Alzheimer’s disease (AD), the most prevalent neurodegenerative disease, is characterized by extracellular accumulation of amyloid-beta protein (Aβ), which is believed to be the very starting event of AD neurodegeneration. In this work, D-Phe, D-Ala, and D-Glu amino acids, which are the non-occurring enantiomeric form in the human body, and also D-Asp and DL-SeMet, have proved to be amyloidogenic regarding Aβ42 aggregation in TEM studies. These amyloidogenic amino acid enantiomers also widened Aβ42 fibrils up to 437% regarding Aβ42 alone, suggesting that Aβ42 aggregation is enantiomerically dependent. To inhibit enantiomeric-induced amyloid aggregation, selenium nanoparticles stabilized with chitosan (Ch-SeNPs) were successfully synthesized and employed.
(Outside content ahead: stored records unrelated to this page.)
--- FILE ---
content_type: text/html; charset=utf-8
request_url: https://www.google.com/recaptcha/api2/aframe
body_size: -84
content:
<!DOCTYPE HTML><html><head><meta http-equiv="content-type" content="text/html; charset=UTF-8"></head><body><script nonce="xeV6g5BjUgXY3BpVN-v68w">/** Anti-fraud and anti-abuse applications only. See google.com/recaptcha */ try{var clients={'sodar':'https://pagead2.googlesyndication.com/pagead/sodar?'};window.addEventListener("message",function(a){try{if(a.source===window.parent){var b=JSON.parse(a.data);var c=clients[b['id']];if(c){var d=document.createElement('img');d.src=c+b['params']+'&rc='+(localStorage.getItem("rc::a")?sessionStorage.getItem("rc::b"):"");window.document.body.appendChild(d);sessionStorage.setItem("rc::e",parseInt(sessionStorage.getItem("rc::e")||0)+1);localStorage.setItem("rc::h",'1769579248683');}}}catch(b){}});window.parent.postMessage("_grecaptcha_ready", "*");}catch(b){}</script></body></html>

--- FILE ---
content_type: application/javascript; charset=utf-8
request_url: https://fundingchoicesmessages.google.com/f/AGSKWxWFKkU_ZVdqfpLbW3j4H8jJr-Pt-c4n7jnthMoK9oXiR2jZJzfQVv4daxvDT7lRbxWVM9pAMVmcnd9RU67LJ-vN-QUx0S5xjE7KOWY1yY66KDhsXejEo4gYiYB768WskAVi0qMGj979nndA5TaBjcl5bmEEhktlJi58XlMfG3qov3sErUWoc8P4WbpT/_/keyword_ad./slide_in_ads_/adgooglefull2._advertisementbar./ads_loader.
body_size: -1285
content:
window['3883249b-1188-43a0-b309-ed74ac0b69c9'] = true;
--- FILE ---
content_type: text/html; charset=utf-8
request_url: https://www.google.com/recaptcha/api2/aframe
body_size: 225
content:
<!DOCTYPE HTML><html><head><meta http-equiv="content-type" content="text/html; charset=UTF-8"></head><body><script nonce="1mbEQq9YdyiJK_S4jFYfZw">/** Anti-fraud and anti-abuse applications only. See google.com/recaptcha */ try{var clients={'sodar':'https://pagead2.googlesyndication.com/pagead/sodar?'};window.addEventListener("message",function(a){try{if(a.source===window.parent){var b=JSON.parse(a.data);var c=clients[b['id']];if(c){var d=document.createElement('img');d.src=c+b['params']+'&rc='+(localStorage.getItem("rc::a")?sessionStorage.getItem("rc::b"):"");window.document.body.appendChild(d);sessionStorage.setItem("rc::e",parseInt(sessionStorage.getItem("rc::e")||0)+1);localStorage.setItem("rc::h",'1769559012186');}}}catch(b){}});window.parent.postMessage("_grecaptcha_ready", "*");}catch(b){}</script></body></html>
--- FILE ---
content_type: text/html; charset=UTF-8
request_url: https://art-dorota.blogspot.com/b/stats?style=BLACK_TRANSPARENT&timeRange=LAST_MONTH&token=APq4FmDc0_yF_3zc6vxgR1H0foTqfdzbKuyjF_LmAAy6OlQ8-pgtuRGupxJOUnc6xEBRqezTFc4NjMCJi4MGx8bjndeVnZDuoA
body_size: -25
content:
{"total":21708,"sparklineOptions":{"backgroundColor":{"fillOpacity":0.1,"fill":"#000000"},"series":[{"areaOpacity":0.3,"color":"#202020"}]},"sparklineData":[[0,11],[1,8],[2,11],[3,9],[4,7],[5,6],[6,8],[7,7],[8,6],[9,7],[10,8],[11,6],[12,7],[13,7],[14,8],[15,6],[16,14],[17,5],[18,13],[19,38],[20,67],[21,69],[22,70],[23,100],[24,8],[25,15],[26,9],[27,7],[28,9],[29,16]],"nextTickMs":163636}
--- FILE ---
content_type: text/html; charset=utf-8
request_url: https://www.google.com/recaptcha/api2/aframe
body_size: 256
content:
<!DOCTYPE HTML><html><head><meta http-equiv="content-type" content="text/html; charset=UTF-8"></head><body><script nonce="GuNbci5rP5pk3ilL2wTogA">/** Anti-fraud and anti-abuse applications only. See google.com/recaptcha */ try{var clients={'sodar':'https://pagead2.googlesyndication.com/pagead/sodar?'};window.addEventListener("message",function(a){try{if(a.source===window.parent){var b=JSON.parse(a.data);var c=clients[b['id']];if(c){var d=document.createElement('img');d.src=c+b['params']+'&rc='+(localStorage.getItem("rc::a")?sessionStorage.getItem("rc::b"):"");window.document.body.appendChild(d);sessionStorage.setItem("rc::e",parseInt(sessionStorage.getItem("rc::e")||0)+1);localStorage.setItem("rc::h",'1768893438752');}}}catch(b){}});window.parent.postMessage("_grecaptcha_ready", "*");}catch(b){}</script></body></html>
Thus, Ch-SeNPs reduced and even completely inhibited Aβ42 aggregation produced in the presence of some amino acid enantiomers. In addition, through UV–Vis spectroscopy and fluorescence studies, it was deduced that Ch-SeNPs were able to interact differently with amino acids depending on their enantiomeric form. On the other hand, antioxidant properties of amino acid enantiomers were evaluated by DPPH and TBARS assays, with Tyr enantiomers being the only ones showing antioxidant effect. All spectroscopic data were statistically analysed through experimental design and response surface analysis, showing that the interaction between the Ch-SeNPs and the amino acids studied was enantioselective and allowing, in some cases, to establish the concentration ratios in which this interaction is maximum.